### EXERCISE REQUIREMENTS
Please count how many lines contain the string "irna", where case counts, and reply with only that number.

### DATASET ROWS

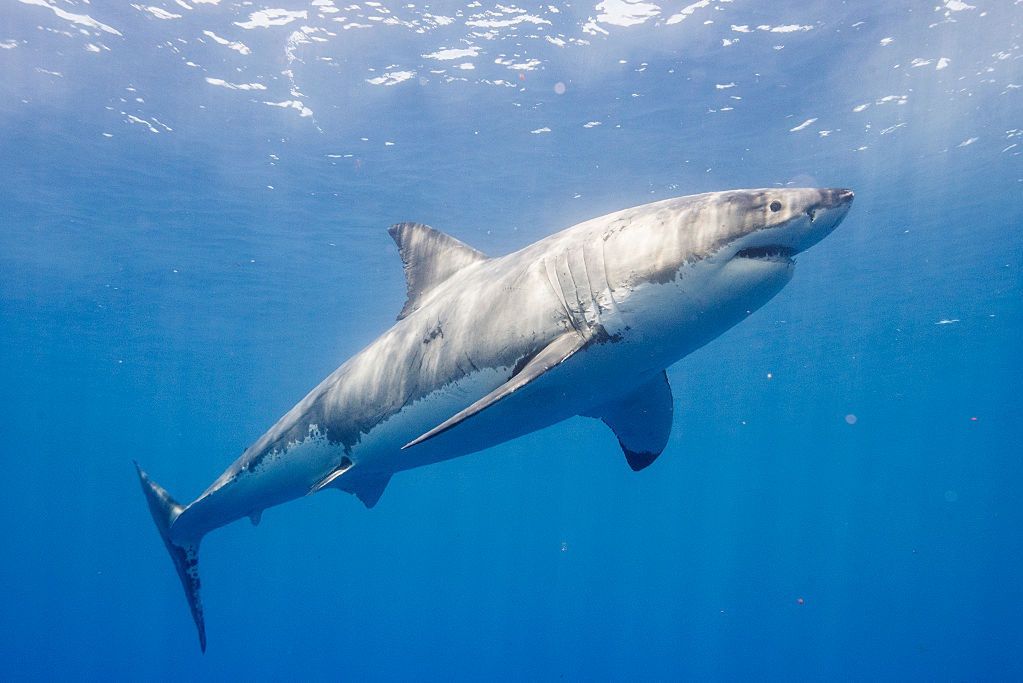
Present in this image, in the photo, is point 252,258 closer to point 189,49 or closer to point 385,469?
point 189,49

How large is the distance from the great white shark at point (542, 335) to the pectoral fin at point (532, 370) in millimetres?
12

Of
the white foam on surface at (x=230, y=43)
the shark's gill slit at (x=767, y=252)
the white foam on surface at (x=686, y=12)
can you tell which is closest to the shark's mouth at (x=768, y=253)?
the shark's gill slit at (x=767, y=252)

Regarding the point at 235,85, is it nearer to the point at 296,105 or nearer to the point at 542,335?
the point at 296,105

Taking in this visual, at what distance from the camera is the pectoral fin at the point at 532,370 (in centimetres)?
373

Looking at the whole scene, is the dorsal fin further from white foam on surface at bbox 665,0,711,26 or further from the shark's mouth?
white foam on surface at bbox 665,0,711,26

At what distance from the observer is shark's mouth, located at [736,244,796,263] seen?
12.0 ft

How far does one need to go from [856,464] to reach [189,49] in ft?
288

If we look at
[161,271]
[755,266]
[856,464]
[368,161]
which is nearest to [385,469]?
[755,266]

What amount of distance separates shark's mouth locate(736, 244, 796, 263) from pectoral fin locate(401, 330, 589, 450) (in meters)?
1.06

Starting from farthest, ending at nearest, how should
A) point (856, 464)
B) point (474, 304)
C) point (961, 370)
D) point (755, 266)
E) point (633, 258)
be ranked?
point (856, 464), point (961, 370), point (474, 304), point (633, 258), point (755, 266)

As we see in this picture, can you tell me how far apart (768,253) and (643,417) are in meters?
2.59

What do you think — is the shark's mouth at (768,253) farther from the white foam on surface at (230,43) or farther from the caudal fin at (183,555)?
the white foam on surface at (230,43)

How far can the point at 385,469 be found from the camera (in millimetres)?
6352

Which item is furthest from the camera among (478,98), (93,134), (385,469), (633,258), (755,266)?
(93,134)
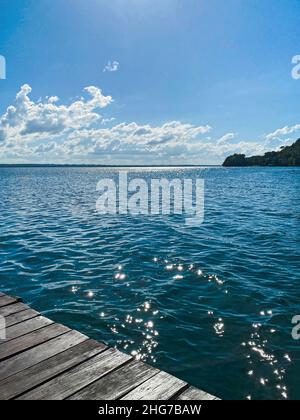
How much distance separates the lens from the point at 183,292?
10.3 meters

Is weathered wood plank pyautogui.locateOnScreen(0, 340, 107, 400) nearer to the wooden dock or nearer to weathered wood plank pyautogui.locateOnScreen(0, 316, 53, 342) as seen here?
the wooden dock

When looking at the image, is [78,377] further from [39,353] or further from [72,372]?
[39,353]

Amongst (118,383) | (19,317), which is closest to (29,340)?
(19,317)

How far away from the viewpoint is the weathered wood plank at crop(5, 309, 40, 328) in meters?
6.79

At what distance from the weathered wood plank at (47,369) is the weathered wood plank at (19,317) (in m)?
1.77

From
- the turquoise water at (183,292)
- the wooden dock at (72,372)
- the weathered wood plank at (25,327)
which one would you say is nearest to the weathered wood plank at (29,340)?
the wooden dock at (72,372)

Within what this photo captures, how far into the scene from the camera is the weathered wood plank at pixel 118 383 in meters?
4.62

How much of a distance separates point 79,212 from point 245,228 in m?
15.2

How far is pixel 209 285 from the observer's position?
1080cm

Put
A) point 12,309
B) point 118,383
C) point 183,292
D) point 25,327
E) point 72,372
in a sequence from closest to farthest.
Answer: point 118,383 → point 72,372 → point 25,327 → point 12,309 → point 183,292

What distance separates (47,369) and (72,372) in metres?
0.46

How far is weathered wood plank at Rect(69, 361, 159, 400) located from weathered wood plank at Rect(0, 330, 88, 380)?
122cm

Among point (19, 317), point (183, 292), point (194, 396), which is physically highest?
point (19, 317)
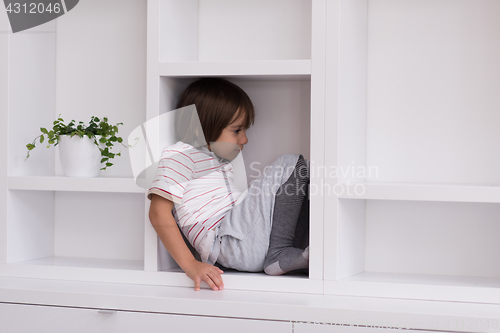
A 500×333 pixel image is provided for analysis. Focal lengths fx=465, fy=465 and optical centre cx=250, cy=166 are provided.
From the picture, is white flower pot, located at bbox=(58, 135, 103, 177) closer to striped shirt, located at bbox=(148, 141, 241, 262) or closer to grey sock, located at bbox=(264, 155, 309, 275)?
striped shirt, located at bbox=(148, 141, 241, 262)

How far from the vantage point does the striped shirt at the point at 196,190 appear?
1.18 metres

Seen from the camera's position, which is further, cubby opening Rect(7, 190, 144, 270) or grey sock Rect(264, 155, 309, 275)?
cubby opening Rect(7, 190, 144, 270)

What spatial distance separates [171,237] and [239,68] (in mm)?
455

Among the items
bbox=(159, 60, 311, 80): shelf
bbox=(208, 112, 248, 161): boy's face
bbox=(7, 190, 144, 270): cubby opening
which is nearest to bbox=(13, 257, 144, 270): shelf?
bbox=(7, 190, 144, 270): cubby opening

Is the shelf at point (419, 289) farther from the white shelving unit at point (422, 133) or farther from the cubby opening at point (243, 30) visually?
the cubby opening at point (243, 30)

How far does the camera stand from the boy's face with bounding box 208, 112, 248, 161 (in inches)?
51.4

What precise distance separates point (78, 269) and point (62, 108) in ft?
1.79

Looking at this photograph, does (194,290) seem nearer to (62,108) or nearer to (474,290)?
(474,290)

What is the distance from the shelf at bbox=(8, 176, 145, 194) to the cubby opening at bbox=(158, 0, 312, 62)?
1.27 feet

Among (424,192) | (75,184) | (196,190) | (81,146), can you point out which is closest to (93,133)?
(81,146)

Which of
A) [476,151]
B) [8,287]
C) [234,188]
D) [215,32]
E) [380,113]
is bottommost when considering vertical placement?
[8,287]

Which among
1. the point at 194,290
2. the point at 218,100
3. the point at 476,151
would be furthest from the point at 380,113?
the point at 194,290

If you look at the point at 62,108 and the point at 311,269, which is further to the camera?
the point at 62,108

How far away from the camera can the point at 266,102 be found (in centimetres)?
138
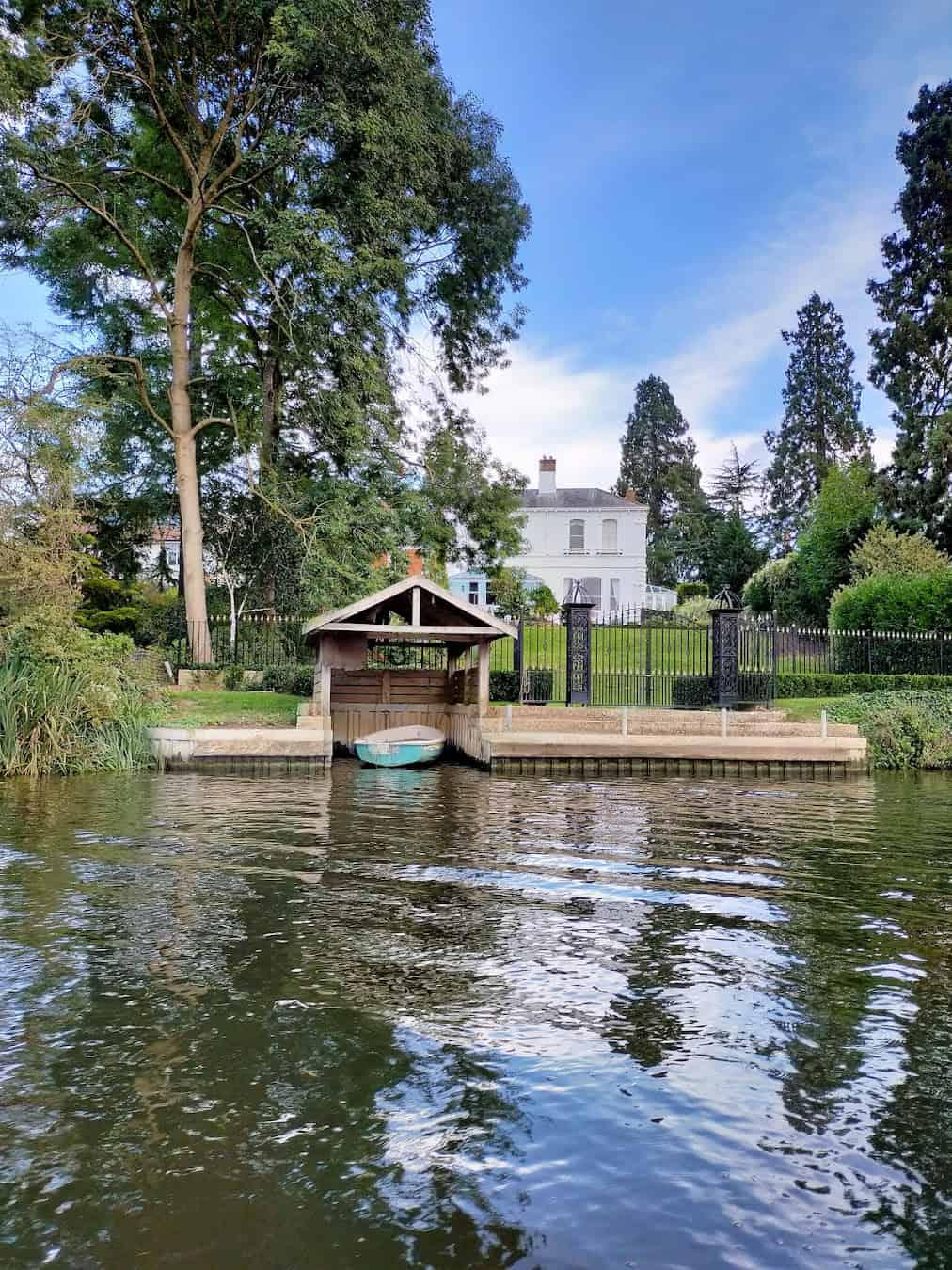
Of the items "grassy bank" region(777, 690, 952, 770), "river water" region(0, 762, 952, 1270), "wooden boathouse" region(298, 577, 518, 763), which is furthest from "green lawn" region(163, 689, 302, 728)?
"grassy bank" region(777, 690, 952, 770)

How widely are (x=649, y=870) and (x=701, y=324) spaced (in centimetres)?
Answer: 2689

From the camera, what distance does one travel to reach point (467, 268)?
32562 mm

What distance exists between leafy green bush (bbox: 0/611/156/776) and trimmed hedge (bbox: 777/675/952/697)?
15033mm

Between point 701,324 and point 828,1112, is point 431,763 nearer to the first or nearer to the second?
point 828,1112

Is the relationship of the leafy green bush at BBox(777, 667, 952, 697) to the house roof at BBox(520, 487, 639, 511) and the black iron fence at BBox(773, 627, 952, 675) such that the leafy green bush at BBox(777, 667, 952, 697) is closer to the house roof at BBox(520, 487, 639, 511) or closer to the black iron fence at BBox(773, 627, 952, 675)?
the black iron fence at BBox(773, 627, 952, 675)

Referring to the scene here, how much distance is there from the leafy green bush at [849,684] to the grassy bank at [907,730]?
1921mm

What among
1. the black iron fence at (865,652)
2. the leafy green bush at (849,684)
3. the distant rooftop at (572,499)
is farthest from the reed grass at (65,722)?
the distant rooftop at (572,499)

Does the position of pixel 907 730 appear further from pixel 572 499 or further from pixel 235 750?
Result: pixel 572 499

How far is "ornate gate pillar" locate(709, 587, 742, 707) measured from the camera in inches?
903

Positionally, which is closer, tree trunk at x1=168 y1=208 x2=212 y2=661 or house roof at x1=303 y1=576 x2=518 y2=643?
house roof at x1=303 y1=576 x2=518 y2=643

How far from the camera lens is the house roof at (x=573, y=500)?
5009 cm

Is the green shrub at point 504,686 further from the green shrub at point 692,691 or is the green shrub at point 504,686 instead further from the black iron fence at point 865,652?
the black iron fence at point 865,652

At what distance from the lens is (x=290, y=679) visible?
24.2 m

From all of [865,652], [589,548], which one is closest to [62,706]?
[865,652]
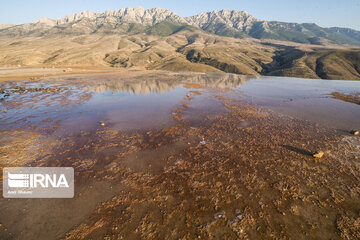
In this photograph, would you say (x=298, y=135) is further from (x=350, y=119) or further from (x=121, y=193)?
(x=121, y=193)

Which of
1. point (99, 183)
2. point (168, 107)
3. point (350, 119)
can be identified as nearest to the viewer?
point (99, 183)

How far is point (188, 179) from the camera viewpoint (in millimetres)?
8758

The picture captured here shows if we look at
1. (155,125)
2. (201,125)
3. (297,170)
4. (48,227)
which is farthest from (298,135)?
(48,227)

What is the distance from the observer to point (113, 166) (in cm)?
967

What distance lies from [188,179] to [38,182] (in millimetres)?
8221

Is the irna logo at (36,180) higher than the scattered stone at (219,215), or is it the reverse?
the scattered stone at (219,215)

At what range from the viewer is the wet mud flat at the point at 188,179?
20.7 feet

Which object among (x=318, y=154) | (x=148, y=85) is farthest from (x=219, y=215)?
(x=148, y=85)

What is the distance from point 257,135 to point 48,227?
48.2 ft

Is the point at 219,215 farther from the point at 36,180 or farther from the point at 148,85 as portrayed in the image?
→ the point at 148,85

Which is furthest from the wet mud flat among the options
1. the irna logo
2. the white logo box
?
the irna logo

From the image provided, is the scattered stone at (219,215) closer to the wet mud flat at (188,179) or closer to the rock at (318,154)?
Result: the wet mud flat at (188,179)

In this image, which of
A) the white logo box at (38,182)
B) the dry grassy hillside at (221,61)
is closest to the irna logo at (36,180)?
the white logo box at (38,182)

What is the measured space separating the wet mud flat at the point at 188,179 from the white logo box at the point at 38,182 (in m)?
0.39
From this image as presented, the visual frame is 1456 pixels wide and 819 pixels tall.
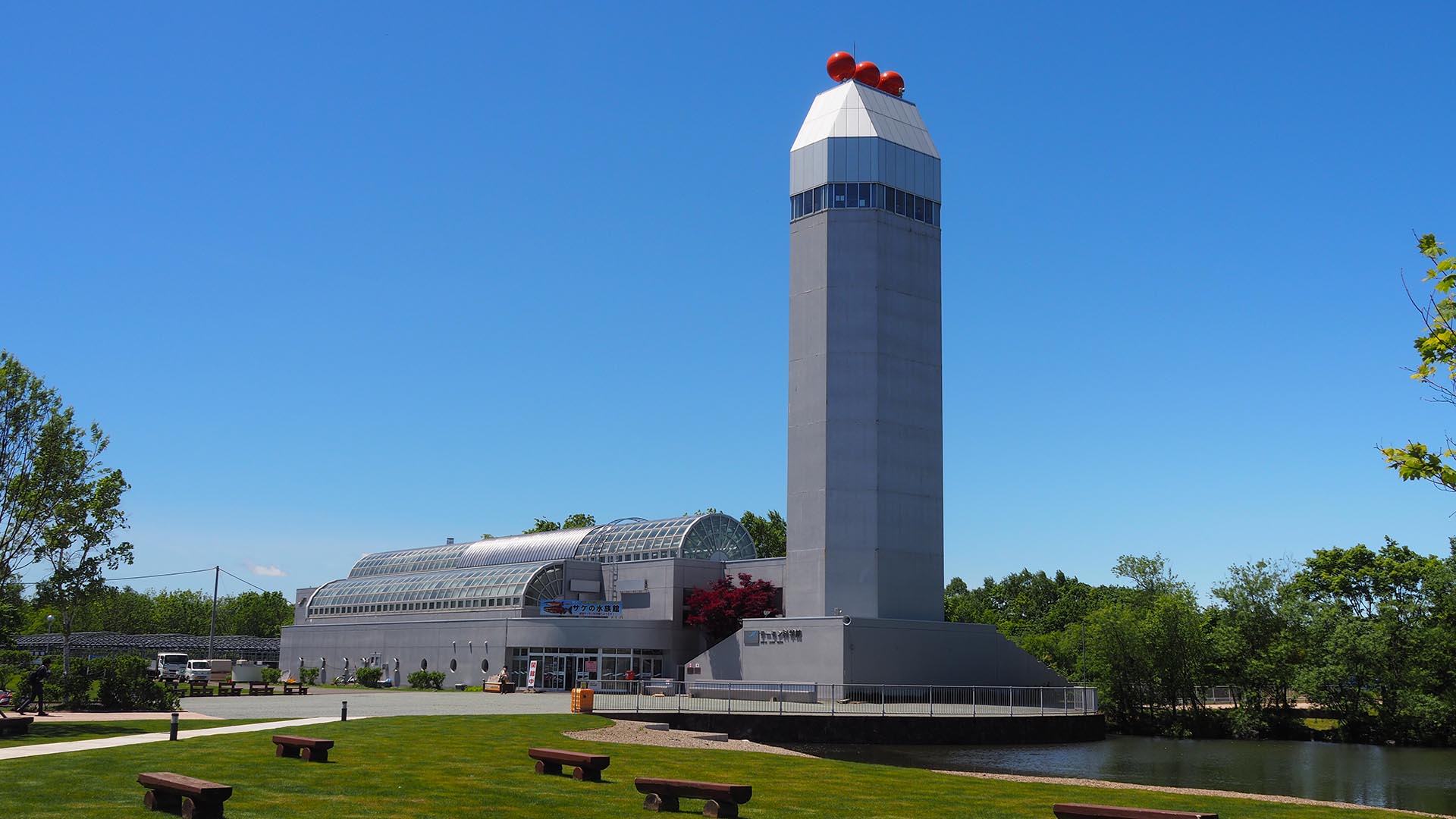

### ANSWER TO THIS EXERCISE
4